00:24:27.380 | And we're going to be using the TF auto model using

00:24:32.380 | the TensorFlow version.

00:24:35.860 | And we'll set BERT equal to TF auto model from pre-trained.

00:24:44.420 | And it is BERT base and case.

00:24:50.820 | And just like we would, because here we're

00:24:56.060 | using the TensorFlow version here, if we got rid of this,

00:24:59.260 | we'd be using PyTorch.

00:25:01.620 | So here we're using TensorFlow.

00:25:03.540 | Just like we would have any other TensorFlow model,

00:25:05.700 | we can use the summary method to print out what we have.

00:25:09.100 | OK, and we see we just have this one layer,

00:25:15.420 | which is a BERT layer.

00:25:17.580 | And this is just because everything

00:25:19.540 | within that BERT layer is a lot more complex than just one

00:25:22.860 | layer, but it's all embedded within that single layer.

00:25:26.540 | So we can't actually see inside of it

00:25:28.620 | just by printing out the summary.

00:25:30.740 | Now, we have BERT.

00:25:32.780 | And that is great.

00:25:34.500 | But that's kind of like the core or the engine of our model.

00:25:38.940 | But we need to build a frame around that

00:25:41.260 | based on our use case.

00:25:43.900 | So the first thing we need to do is we have our two input layers.

00:25:50.180 | We have that one for input IDs and one for the attention mask.

00:25:54.100 | So first, we need to define those.

00:25:58.740 | So we've already imported TensorFlow earlier

00:26:01.740 | for the data set, so we don't need to do that again.

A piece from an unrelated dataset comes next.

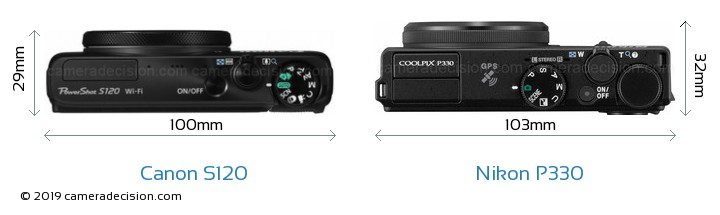 Canon S120 vs Nikon P330 Camera Size Comparison - Top View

00:26:04.500 | And what we do is input IDs, and we say tf.keras.layers.

00:26:11.780 | And we're using an input layer here.

00:26:14.180 | And the shape of that input layer

00:26:17.140 | is equal to the sequence length.

00:26:20.380 | So sequence length, and then we just add a comma here.

00:26:23.940 | So that's the same shape as that we were seeing up here.

00:26:30.380 | Now, we need to set a name.

00:26:36.460 | And we do this because, as we have seen up here,

00:26:40.700 | we have this dictionary.

00:26:42.740 | And we need to know which input each of these input

00:26:46.500 | tensors are going to go into.

00:26:47.940 | And that's how we do it.

00:26:48.940 | We map input IDs to this name here, input IDs.

00:26:53.900 | And we'll do the same for attention mask

00:26:55.900 | as well in a moment.

00:26:58.460 | And we set the data type equal to integer 32.

00:27:03.220 | And we do that because these are tokens here,

00:27:08.180 | but expect them to be integer values.

00:27:11.780 | And we do the same for mask, tf.keras.layers, input.

00:27:21.020 | And the shape is sequence length again.

00:27:25.180 | We have the name, which is where we use our attention

00:27:29.300 | mask to map that across.

00:27:32.380 | And again, it's just the same D type, which is int 32.

00:27:38.860 | So they are our input layers.

00:27:41.740 | And then what we need is we need--

00:27:45.820 | after the input, what do we have?

00:27:47.340 | We want to feed this into BERT, right?

00:27:49.860 | So what we're doing there is we're creating our embeddings

00:27:55.460 | from BERT.

00:27:56.980 | And what we need to do is access the transformer

00:28:02.300 | within that BERT object.

00:28:05.500 | So to do that, for BERT, we just write

00:28:08.180 | BERT dot BERT, which accesses that transformer.

00:28:12.260 | And in there, we want to pass out input IDs and our attention

00:28:18.420 | mask, which is going to be the mask, so these two input

00:28:22.380 | layers here.

00:28:23.820 | And we have two options here.

00:28:25.020 | We can pull out the raw activations or the raw

00:28:30.180 | activation tensors from the transformer model here.

00:28:33.700 | And these are three-dimensional.

00:28:36.700 | And as I said, just take out that raw activation

00:28:40.380 | from the final layer of BERT.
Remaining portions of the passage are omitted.